● AIM OF THE EXERCISE:
Beginning with the first entry, set down each one exactly as shown.

● Data entries:
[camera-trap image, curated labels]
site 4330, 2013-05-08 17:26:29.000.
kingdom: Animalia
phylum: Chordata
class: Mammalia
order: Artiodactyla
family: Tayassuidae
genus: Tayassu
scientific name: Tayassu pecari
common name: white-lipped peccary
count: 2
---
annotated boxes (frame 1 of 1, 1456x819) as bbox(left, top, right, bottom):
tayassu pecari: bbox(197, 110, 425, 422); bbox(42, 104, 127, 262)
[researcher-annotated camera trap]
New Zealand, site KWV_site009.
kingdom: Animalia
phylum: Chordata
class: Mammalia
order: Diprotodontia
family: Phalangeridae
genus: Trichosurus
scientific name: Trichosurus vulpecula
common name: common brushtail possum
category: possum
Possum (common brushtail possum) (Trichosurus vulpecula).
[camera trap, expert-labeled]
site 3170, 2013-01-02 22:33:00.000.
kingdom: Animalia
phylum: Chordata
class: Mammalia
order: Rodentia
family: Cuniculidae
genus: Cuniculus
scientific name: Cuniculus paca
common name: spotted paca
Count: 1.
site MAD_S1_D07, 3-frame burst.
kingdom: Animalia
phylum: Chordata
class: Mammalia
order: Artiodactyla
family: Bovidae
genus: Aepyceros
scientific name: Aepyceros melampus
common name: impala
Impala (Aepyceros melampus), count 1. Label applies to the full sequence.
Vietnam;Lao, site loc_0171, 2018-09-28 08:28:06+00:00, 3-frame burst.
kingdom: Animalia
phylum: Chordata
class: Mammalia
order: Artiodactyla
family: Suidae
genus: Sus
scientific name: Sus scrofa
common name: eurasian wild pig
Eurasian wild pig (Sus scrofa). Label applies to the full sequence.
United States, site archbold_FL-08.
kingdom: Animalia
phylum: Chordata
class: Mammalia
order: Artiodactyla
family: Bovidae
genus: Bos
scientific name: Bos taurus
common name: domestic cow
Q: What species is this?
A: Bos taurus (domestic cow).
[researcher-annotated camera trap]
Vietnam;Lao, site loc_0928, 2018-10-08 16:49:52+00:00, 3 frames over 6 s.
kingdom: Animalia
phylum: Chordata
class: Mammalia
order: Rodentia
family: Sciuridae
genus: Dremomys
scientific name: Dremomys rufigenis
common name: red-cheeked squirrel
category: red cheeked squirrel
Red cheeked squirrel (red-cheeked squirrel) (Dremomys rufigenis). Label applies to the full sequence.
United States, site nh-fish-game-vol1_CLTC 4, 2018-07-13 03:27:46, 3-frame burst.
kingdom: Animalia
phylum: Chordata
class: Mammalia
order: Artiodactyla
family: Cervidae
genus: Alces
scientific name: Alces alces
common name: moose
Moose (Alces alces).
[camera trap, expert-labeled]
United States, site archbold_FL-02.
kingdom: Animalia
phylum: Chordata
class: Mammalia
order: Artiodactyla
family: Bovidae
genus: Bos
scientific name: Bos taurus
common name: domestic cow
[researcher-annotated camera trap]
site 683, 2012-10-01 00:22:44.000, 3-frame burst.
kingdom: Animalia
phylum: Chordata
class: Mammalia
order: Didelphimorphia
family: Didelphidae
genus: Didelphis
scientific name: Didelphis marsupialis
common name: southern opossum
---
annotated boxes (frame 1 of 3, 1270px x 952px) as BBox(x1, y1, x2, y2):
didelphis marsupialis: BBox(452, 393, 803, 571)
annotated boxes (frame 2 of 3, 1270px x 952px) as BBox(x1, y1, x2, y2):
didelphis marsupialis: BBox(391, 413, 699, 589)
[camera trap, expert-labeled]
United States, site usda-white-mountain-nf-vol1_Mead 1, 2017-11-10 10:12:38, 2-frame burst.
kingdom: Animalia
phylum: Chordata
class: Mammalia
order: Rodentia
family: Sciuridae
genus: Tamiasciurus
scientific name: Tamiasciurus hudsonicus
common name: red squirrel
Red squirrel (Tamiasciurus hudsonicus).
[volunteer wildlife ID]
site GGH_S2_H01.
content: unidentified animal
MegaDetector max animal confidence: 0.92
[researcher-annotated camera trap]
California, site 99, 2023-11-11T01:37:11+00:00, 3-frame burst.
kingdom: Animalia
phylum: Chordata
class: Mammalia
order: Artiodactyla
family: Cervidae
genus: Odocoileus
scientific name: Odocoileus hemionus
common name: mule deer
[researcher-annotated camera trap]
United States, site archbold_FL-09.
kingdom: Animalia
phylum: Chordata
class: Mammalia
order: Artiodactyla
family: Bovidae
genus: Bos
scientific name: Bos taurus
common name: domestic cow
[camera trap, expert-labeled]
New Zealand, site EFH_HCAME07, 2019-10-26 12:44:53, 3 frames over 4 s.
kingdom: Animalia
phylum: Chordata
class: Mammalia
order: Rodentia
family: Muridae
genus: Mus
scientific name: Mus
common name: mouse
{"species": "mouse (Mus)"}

● WRITTEN ANSWER:
[camera-trap image, curated labels]
site 4330, 2013-05-08 17:26:29.000.
kingdom: Animalia
phylum: Chordata
class: Mammalia
order: Artiodactyla
family: Tayassuidae
genus: Tayassu
scientific name: Tayassu pecari
common name: white-lipped peccary
count: 2
---
annotated boxes (frame 1 of 1, 1456x819) as bbox(left, top, right, bottom):
tayassu pecari: bbox(197, 110, 425, 422); bbox(42, 104, 127, 262)
[researcher-annotated camera trap]
New Zealand, site KWV_site009.
kingdom: Animalia
phylum: Chordata
class: Mammalia
order: Diprotodontia
family: Phalangeridae
genus: Trichosurus
scientific name: Trichosurus vulpecula
common name: common brushtail possum
category: possum
Possum (common brushtail possum) (Trichosurus vulpecula).
[camera trap, expert-labeled]
site 3170, 2013-01-02 22:33:00.000.
kingdom: Animalia
phylum: Chordata
class: Mammalia
order: Rodentia
family: Cuniculidae
genus: Cuniculus
scientific name: Cuniculus paca
common name: spotted paca
Count: 1.
site MAD_S1_D07, 3-frame burst.
kingdom: Animalia
phylum: Chordata
class: Mammalia
order: Artiodactyla
family: Bovidae
genus: Aepyceros
scientific name: Aepyceros melampus
common name: impala
Impala (Aepyceros melampus), count 1. Label applies to the full sequence.
Vietnam;Lao, site loc_0171, 2018-09-28 08:28:06+00:00, 3-frame burst.
kingdom: Animalia
phylum: Chordata
class: Mammalia
order: Artiodactyla
family: Suidae
genus: Sus
scientific name: Sus scrofa
common name: eurasian wild pig
Eurasian wild pig (Sus scrofa). Label applies to the full sequence.
United States, site archbold_FL-08.
kingdom: Animalia
phylum: Chordata
class: Mammalia
order: Artiodactyla
family: Bovidae
genus: Bos
scientific name: Bos taurus
common name: domestic cow
Q: What species is this?
A: Bos taurus (domestic cow).
[researcher-annotated camera trap]
Vietnam;Lao, site loc_0928, 2018-10-08 16:49:52+00:00, 3 frames over 6 s.
kingdom: Animalia
phylum: Chordata
class: Mammalia
order: Rodentia
family: Sciuridae
genus: Dremomys
scientific name: Dremomys rufigenis
common name: red-cheeked squirrel
category: red cheeked squirrel
Red cheeked squirrel (red-cheeked squirrel) (Dremomys rufigenis). Label applies to the full sequence.
United States, site nh-fish-game-vol1_CLTC 4, 2018-07-13 03:27:46, 3-frame burst.
kingdom: Animalia
phylum: Chordata
class: Mammalia
order: Artiodactyla
family: Cervidae
genus: Alces
scientific name: Alces alces
common name: moose
Moose (Alces alces).
[camera trap, expert-labeled]
United States, site archbold_FL-02.
kingdom: Animalia
phylum: Chordata
class: Mammalia
order: Artiodactyla
family: Bovidae
genus: Bos
scientific name: Bos taurus
common name: domestic cow
[researcher-annotated camera trap]
site 683, 2012-10-01 00:22:44.000, 3-frame burst.
kingdom: Animalia
phylum: Chordata
class: Mammalia
order: Didelphimorphia
family: Didelphidae
genus: Didelphis
scientific name: Didelphis marsupialis
common name: southern opossum
---
annotated boxes (frame 1 of 3, 1270px x 952px) as BBox(x1, y1, x2, y2):
didelphis marsupialis: BBox(452, 393, 803, 571)
annotated boxes (frame 2 of 3, 1270px x 952px) as BBox(x1, y1, x2, y2):
didelphis marsupialis: BBox(391, 413, 699, 589)
[camera trap, expert-labeled]
United States, site usda-white-mountain-nf-vol1_Mead 1, 2017-11-10 10:12:38, 2-frame burst.
kingdom: Animalia
phylum: Chordata
class: Mammalia
order: Rodentia
family: Sciuridae
genus: Tamiasciurus
scientific name: Tamiasciurus hudsonicus
common name: red squirrel
Red squirrel (Tamiasciurus hudsonicus).
[volunteer wildlife ID]
site GGH_S2_H01.
content: unidentified animal
MegaDetector max animal confidence: 0.92
[researcher-annotated camera trap]
California, site 99, 2023-11-11T01:37:11+00:00, 3-frame burst.
kingdom: Animalia
phylum: Chordata
class: Mammalia
order: Artiodactyla
family: Cervidae
genus: Odocoileus
scientific name: Odocoileus hemionus
common name: mule deer
[researcher-annotated camera trap]
United States, site archbold_FL-09.
kingdom: Animalia
phylum: Chordata
class: Mammalia
order: Artiodactyla
family: Bovidae
genus: Bos
scientific name: Bos taurus
common name: domestic cow
[camera trap, expert-labeled]
New Zealand, site EFH_HCAME07, 2019-10-26 12:44:53, 3 frames over 4 s.
kingdom: Animalia
phylum: Chordata
class: Mammalia
order: Rodentia
family: Muridae
genus: Mus
scientific name: Mus
common name: mouse
{"species": "mouse (Mus)"}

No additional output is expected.